The first time I visited one of my sons in college was both a wonderful and awkward experience. He was thrilled to see us (thank goodness) and I held back tears of joy at seeing him for the first time since drop off six weeks earlier.
But we were on new and unsteady ground. This was my first visit to his world and I was far from sure how to proceed.
Do’s and don’ts of parents weekend (and anytime you visit your teen in college)
DO show up bearing gifts. Nothing makes a parent more endearing than showing up with local treats, homemade goodies or fun and foolish items that can be shared with roommates or new friends up and down the hall.
DON’T visit the actual dorm room or risk being overcome with the urge to straighten, clean and restore the surroundings to their move-in day condition. If you do, foolishly, visit the dorm room, stay away from the bathroom. Just a word to the wise.
DO use this face-to-face visit as a chance to tell your almost adult child how proud you are of the journey she has taken and the initiative she has shown. No child tires of hearing of their parent’s pride. For me this was a chance to say some of the heartfelt things that were swept away on a sea of tears at drop-off a few months earlier.
DON’T assume that everything is going perfectly well. College life is complex and as one of my kids put it, “a time of high highs and low lows.” It is all too common for college students to be swayed by other overpowering influence of social media into believing everyone else is managing their life better.
DO listen, without interruptions, to the challenges of academic life and the pressure of social life in college. This concentrated time, without the many distractions of home, is a chance to hear how your college student is really faring.
DON’T offer platitudes and say that everyone goes through this process of adjustment.
DO offer constructive advice, compassion and parental support. We are not here to help our kids solve their problems but rather to help them figure out their own solutions.
DON’T show up without a plan for spending time on campus. Your teen may think you will just “hang out.” You do not want to hang out in that dorm room.
DO plan something your family loves to do together, that reminds everyone of your shared interests and attachment. It can be movies, museums, special food, religious services or sporting or cultural events.
DON’T draw out the visit. It is always best to leave our kids before they tire of us and have them wanting us to return.
DO leave a little something when you go. A simple token like a note, a gift card to treat the roommates to a pizza or frozen yogurt, or a new pair of gloves will remind your child that he is loved long after you are on the interstate back home.
DO plan to attend an on campus event, show or game as it will give you a better sense of college life.
DON’T let your college student act like they are still in middle school and embarrassed that they have parents.
DO remember that this departure will sting a bit, too, as you drive away. This is not the big bad punch in the gut that drop off might have been, but walking away from those we love is never easy.
DON’T be unprepared for this goodbye.
DO let your college student know your expectation that she is to make the most of these four years, and should not squander the precious opportunity she is so fortunate to have been given.

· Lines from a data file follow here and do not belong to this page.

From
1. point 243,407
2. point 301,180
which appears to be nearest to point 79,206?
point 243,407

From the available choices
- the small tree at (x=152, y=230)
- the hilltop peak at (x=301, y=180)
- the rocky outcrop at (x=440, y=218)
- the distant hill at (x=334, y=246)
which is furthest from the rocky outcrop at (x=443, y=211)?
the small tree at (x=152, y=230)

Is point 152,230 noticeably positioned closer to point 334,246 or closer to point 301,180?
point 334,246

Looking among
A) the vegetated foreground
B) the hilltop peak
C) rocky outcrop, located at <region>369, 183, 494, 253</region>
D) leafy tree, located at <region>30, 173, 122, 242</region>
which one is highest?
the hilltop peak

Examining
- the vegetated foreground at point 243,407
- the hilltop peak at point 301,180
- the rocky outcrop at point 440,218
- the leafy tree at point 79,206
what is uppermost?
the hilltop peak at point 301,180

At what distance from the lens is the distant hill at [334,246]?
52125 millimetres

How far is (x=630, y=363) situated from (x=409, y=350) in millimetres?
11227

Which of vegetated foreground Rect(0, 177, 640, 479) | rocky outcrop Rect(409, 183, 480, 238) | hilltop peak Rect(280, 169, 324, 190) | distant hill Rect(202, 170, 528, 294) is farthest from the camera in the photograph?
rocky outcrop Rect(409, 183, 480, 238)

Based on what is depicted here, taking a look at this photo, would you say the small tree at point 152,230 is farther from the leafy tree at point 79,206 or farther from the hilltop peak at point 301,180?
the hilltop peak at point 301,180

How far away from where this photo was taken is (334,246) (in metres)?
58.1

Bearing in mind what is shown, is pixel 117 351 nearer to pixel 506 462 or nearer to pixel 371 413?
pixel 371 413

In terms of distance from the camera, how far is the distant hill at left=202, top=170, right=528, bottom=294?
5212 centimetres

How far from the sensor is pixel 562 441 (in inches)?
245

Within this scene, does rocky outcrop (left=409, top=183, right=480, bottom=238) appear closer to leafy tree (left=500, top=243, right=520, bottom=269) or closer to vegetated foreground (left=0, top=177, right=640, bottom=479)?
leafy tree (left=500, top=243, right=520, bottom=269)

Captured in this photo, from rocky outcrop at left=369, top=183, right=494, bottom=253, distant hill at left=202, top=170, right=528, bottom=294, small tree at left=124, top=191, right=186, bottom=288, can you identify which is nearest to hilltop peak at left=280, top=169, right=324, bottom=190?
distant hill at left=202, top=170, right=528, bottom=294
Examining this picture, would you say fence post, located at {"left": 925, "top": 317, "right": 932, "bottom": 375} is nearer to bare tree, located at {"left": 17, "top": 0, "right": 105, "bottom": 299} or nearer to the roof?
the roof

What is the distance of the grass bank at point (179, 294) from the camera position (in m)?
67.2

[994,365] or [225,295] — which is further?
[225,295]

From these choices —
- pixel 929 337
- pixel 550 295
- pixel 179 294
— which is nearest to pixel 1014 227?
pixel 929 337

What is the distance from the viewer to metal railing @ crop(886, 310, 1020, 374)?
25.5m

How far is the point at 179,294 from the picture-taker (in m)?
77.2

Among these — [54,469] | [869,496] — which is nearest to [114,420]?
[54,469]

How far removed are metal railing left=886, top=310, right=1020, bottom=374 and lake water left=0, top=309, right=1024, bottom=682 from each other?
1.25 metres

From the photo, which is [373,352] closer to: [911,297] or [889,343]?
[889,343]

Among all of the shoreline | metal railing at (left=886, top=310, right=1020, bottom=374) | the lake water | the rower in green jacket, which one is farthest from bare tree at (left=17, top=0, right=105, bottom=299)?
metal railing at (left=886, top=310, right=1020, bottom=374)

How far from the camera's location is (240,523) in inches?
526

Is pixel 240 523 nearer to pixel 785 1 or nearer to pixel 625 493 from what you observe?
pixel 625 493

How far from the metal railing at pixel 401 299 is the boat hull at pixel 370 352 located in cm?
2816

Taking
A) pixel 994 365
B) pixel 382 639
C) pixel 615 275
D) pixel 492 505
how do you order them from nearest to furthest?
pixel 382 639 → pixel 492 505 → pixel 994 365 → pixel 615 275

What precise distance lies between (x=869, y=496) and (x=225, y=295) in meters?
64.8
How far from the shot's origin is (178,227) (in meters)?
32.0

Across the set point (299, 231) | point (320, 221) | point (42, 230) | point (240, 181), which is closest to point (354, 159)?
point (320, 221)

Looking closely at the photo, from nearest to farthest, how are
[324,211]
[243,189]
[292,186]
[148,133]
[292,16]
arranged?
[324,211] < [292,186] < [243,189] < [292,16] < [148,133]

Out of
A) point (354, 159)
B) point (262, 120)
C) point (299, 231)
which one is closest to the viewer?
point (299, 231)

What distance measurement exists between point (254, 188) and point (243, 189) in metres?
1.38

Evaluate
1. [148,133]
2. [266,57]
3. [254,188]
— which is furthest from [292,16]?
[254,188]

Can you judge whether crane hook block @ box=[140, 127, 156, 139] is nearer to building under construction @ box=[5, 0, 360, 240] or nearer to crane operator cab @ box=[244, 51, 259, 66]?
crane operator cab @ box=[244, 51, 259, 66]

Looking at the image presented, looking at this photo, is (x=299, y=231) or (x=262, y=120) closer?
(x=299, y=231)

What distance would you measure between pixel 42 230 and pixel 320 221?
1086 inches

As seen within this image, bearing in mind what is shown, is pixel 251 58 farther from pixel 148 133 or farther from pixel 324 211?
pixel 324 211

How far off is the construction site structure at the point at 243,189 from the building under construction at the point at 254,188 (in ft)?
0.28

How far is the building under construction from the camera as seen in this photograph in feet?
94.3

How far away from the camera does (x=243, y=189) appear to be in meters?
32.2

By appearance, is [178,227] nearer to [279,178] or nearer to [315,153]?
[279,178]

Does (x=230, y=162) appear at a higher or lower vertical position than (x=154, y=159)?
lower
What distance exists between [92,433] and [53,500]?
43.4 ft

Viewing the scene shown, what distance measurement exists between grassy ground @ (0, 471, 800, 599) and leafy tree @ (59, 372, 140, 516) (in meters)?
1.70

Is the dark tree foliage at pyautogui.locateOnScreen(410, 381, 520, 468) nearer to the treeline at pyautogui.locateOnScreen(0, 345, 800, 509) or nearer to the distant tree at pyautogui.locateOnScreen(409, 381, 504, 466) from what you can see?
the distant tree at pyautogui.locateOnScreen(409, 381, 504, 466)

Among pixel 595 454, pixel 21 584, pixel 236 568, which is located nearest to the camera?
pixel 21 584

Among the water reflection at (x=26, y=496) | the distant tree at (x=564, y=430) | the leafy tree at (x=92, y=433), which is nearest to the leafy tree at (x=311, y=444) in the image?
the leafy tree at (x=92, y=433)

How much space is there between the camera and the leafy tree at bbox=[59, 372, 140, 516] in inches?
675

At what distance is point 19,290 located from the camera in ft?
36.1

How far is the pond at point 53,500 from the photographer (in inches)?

DON’T use this as an opportunity to nag about not calling or spending too much money; there is time and phone calls for that later.
DO take selfies, okay, maybe just photos. Although it might make you feel like a tourist, these will give you many happy moments starting from the day after your visit.
DON’T let your kid make faces. Remind them that you put just a bit of effort into getting them to this moment and that all you are asking for is a nice photo in return.